BY LORETTA B MANELE
Growth prospects for pacific island countries like Solomon Islands is lower compared to Emerging Market Developing Economies (EMDEs).
Lodewijk Smets, Solomon Islands economist from World Bank said this in a recent interview with the media.
Regarding World Bank’s latest Pacific Economic Update on “Diminishing Growth amid Global Uncertainty: Ramping up Investment in the Pacific” report, he said one of the comparisons they make is between Solomon Islands and EMDEs.
Smets said what stands out is that the growth prospects for the pacific are lower to emerging markets.
He explained that emerging markets like countries in Africa, countries in South America and other emerging markets are expected to grow their economies more than pacific islands countries.
Smets said this should ring a bell.
“What is the issue here?

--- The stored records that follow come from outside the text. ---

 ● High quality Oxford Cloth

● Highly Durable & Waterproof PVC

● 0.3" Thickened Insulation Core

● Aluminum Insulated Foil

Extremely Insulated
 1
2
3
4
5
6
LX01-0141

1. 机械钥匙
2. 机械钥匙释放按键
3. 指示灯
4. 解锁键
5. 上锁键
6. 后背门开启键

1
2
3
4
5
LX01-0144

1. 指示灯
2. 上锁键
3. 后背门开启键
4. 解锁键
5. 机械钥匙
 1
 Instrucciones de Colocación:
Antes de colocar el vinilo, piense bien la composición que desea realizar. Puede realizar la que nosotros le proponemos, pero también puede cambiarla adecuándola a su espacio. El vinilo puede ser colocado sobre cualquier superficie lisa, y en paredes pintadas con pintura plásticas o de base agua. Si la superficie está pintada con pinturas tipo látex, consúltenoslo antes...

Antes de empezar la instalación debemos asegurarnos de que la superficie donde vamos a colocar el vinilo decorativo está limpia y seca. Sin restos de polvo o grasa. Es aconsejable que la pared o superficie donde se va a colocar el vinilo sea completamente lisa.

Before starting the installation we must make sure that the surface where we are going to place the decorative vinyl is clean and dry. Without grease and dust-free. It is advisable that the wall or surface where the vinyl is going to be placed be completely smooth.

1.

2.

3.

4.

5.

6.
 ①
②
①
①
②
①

How come other economies, developing countries, are able to grow more or at higher rates than the Pacific?”
Smets said the report highlights a few reasons for this.
The first one as mentioned is “lack of investment” in the pacific countries as compared to other emerging markets.

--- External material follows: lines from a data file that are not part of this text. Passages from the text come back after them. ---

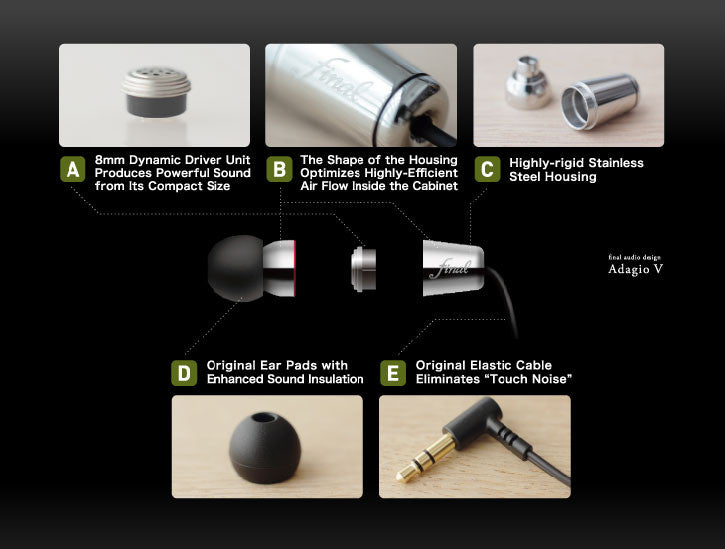 final

A 8mm Dynamic Driver Unit Produces Powerful Sound from Its Compact Size

B The Shape of the Housing Optimizes Highly-Efficient Air Flow Inside the Cabinet

C Highly-rigid Stainless Steel Housing

final

final audio design
Adagio V

D Original Ear Pads with Enhanced Sound Insulation

E Original Elastic Cable Eliminates "Touch Noise"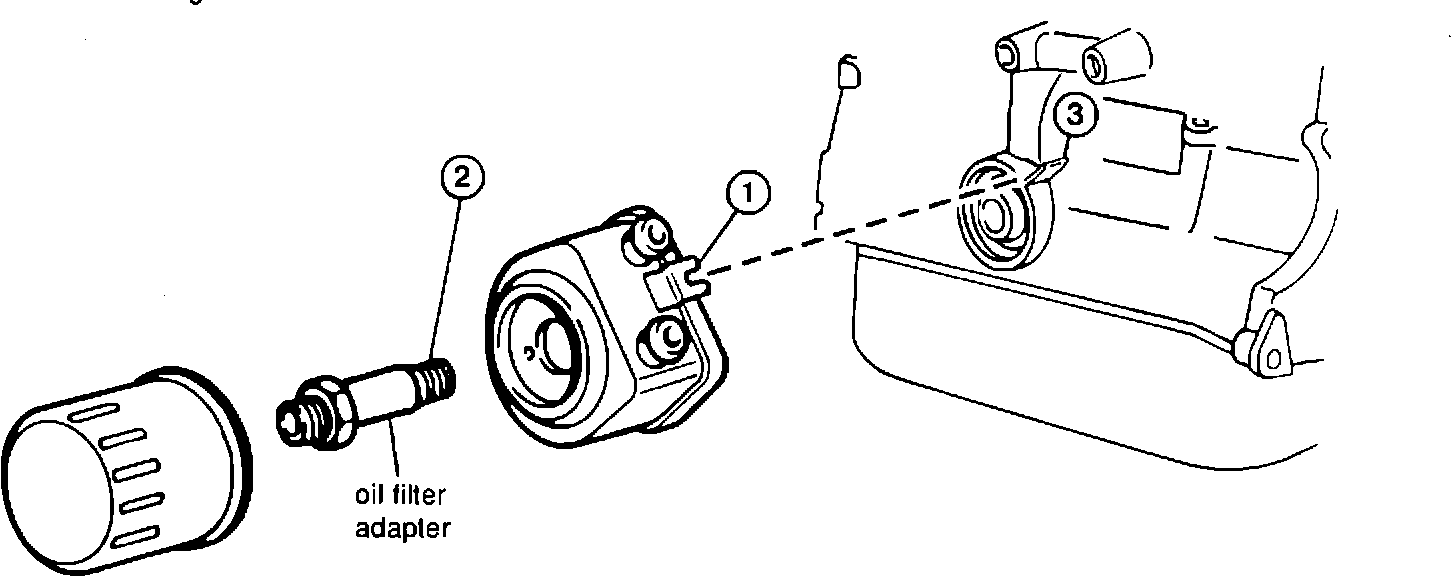 2
1
3
oil filter adapter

“So, in other markets, in other developing countries, there’s more investment taking place and investment leads to economic growth because there’s machinery, there’s tools, there’s new factories being set up”
Smets expressed that investment like this is good for the economy.
The second reason for the difference in growth prospects between pacific island countries and the EMDEs is that pacific countries are very vulnerable to climate disasters.
Smets said these are two important factors why growth prospects and the growth outlook is lower for pacific countries than those of emerging markets.